**Passage:**

BEGIN

I don’t think that is correct. The autopilot and auto thrust disconnected in response to invalid airspeed readings, the flight control logic also went to alternate law for the same reason. I don’t fly Airbusses either, but it’s my understanding that this is what caused the autopilot disconnect, not the stall itself.
I doubt the Airbus stall recovery would be any different from other aircraft. The protections are there to protect against things going wrong, they’re not a “get out of jail free card”. Also, the flight control logic had gone to alternate law, and the stall protections would not be available any more.
I don’t know–it sounds like an idea worth trying to me.
IANAP, but I have driven submarines. As few as a dozen or two people moving all the way forward or aft will definitely affect the trim of a submarine–in fact, the prank is referred to as a “trim party.” (It’s commonly pulled on newly qualified Diving Officers of the Watch.)
Anyway, you state that the plane weighs up to 514,000 lbs at takeoff, or 257 tons. A modern submarine with just 140 personnel or so on board weighs 6,000 tons or more, and the movement of just a few people affects the trim. In fact, I’ve experienced trim parties (in which a sub was proceeding slowly) that it could not maintain depth control (i.e. the control planes could not counteract the moment produced by the people moving forward and aft). The diving officer had to request additional speed from the Officer of the Deck to maintain depth control.

END

**Stored data:**

BEGIN

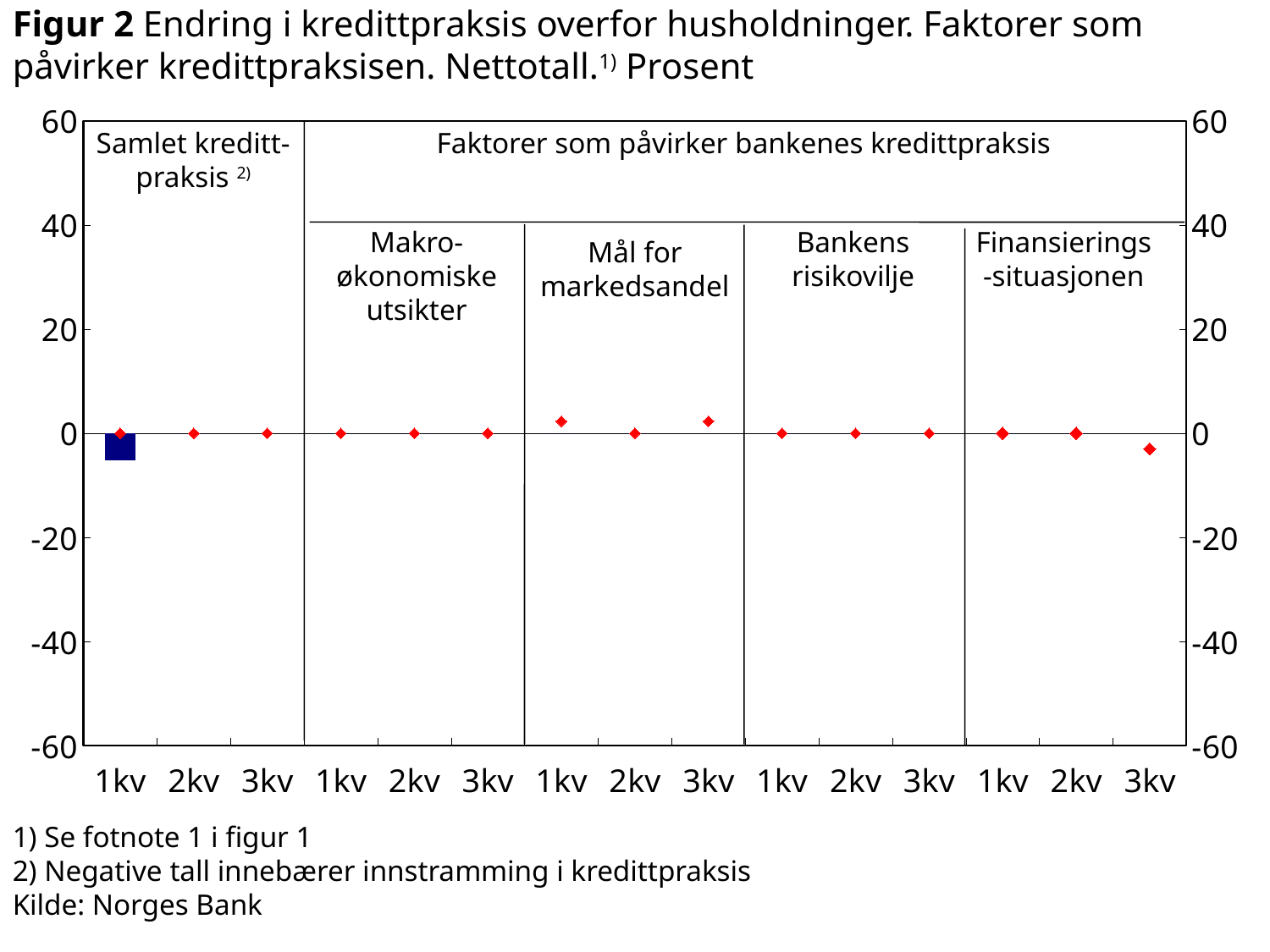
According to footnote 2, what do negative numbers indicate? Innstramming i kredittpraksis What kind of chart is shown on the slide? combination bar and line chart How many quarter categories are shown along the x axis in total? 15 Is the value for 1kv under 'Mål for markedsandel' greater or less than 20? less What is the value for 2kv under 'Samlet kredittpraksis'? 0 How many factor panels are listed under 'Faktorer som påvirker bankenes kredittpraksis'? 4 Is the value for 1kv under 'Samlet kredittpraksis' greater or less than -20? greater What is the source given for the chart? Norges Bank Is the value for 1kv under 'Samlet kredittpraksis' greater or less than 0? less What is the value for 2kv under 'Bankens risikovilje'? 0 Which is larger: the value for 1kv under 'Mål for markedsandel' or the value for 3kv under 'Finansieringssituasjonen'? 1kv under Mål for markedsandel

END

**What is expected:** Edit the stretch of the forum thread that opens with "I don’t think" and closes with "the stall itself.", swapping "alternate law" for "direct law" each time it appears. The lines after the thread are separate material.

**Output below:**
I don’t think that is correct. The autopilot and auto thrust disconnected in response to invalid airspeed readings, the flight control logic also went to direct law for the same reason. I don’t fly Airbusses either, but it’s my understanding that this is what caused the autopilot disconnect, not the stall itself.